Is there $(X,\mathcal{T})$ contractible, $\mathcal{T}'\subseteq\mathcal{T}$ such that $(X,\mathcal{T}')$ isn't contractible?

Question

Let $(X,\mathcal{T})$ be a contractible space and let $\mathcal{T}'\subseteq\mathcal{T}$ be a coarser topology on $X$ than $\mathcal{T}$. Is it always true that $(X,\mathcal{T}')$ is also contractible?

I highly doubt that this is the case, because intuitively, if it were true, then it should work with the same homotopies for $\mathcal{T}'$ as for $\mathcal{T}$ because of the generality of the statement (I mean, given the generality, we cannot adapt the homotopy equivalences for $(X,\mathcal{T})$ in a way that makes sense), but there is absolutely no reason for $F:X\times I\to X$ to still be continuous if we equip $X$ with $\mathcal{T}'$ instead of $\mathcal{T}$.

However, I fail to come up with a counterexample; the eight topologies I know over $\mathbb{R}$ don't provide one. Can you give an elementary example where this fails?

Answer 1

Stefan beat me to the (same) answer, but I think it's worth having a different explanation about the contractibility, using the homotopy theory of finite spaces.

---

Playing around with finite spaces, I think I've found an example. Unfortunately, I don't think it occurs "in practice".

Let $X = \{a, b, c, d\}$ be a four point set. Let $\mathcal{T}$ be the topology generated by the basis $\{a\}$, $\{b\}$, $\{a, b, c\}$, and $\{b, d\}$, and let $\mathcal{T}'$ be the topology generated by the basis $\{a\}$, $\{b\}$, $\{a, b, c\}$, and $\{a, b, d\}$. It is easy to verify that $\mathcal{T}' \subsetneq \mathcal{T}$.

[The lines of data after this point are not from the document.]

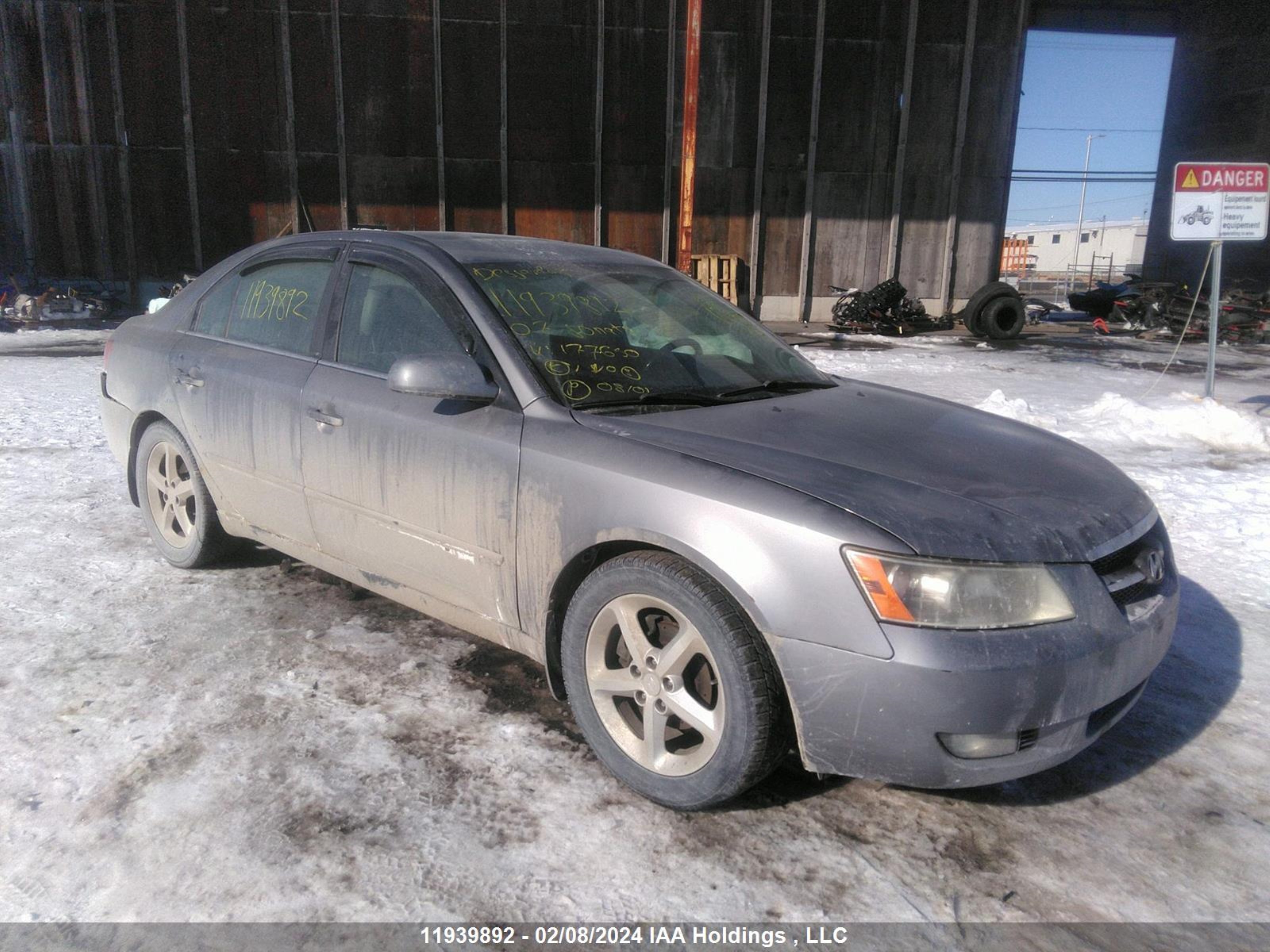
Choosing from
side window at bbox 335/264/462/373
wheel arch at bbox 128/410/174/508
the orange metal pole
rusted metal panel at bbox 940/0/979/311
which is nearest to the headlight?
side window at bbox 335/264/462/373

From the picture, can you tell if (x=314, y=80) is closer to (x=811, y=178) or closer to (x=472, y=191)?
(x=472, y=191)

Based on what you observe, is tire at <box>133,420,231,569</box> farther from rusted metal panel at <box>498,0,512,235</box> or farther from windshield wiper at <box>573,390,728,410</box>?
rusted metal panel at <box>498,0,512,235</box>

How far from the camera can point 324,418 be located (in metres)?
3.34

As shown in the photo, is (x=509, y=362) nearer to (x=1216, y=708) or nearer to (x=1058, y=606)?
(x=1058, y=606)

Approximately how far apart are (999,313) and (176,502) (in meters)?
15.5

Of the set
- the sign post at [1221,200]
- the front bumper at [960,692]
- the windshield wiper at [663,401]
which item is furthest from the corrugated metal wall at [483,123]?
the front bumper at [960,692]

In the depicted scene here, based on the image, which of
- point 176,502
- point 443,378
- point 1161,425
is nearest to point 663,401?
point 443,378

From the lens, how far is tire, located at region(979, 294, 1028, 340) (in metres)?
16.7

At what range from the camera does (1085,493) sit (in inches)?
105

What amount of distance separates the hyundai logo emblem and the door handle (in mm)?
2596

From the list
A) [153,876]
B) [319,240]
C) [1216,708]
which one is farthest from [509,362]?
[1216,708]

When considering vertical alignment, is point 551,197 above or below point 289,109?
below

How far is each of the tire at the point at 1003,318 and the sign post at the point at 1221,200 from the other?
8429mm

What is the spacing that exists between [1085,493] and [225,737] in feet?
8.78
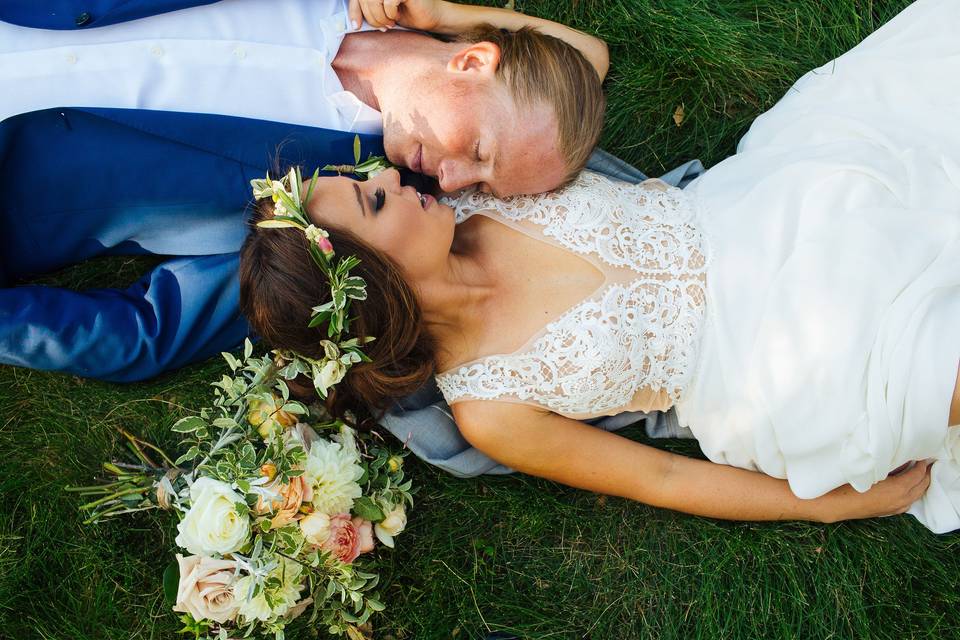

I claim that $(X, \mathcal{T})$ is contractible. There is a classification of the homotopy type of finite spaces by their cores. See chapter 2 of Peter May's finite spaces book for an explanation of this and the terminology I am going to employ. Anyway, for $(X, \mathcal{T})$, the point $d$ is a downbeat point, witnessed by $b$. So there is a deformation retract of $(X, \mathcal{T})$ onto $(\{a,b,c\}, \mathcal{T}|_{\{a,b,c\}})$. But this latter space is the (non-Hausdorff) cone on $S^0 = \{a,b\}$. So it is contractible. Another way to see this is that $c$ is a maximum element of the associated poset.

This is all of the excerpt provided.